## WHAT IS REQUIRED
Each entry below is to be written out exactly, and the pictures are to be left out.

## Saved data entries
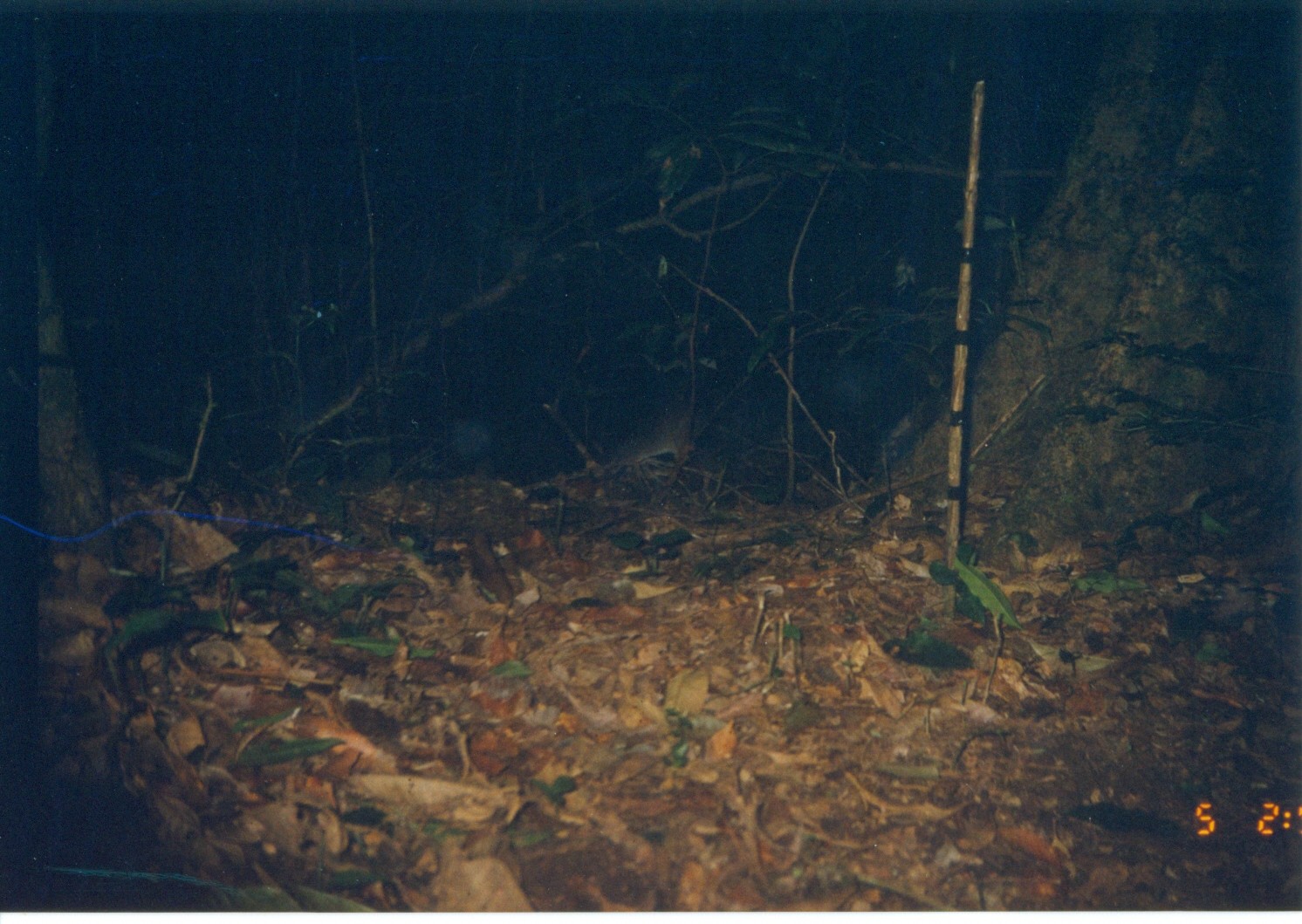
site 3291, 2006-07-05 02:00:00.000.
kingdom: Animalia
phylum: Chordata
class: Mammalia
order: Rodentia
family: Nesomyidae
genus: Cricetomys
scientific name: Cricetomys gambianus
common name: african giant pouched rat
Cricetomys gambianus (african giant pouched rat), count 1.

## TASK SOLUTION
site 3291, 2006-07-05 02:00:00.000.
kingdom: Animalia
phylum: Chordata
class: Mammalia
order: Rodentia
family: Nesomyidae
genus: Cricetomys
scientific name: Cricetomys gambianus
common name: african giant pouched rat
Cricetomys gambianus (african giant pouched rat), count 1.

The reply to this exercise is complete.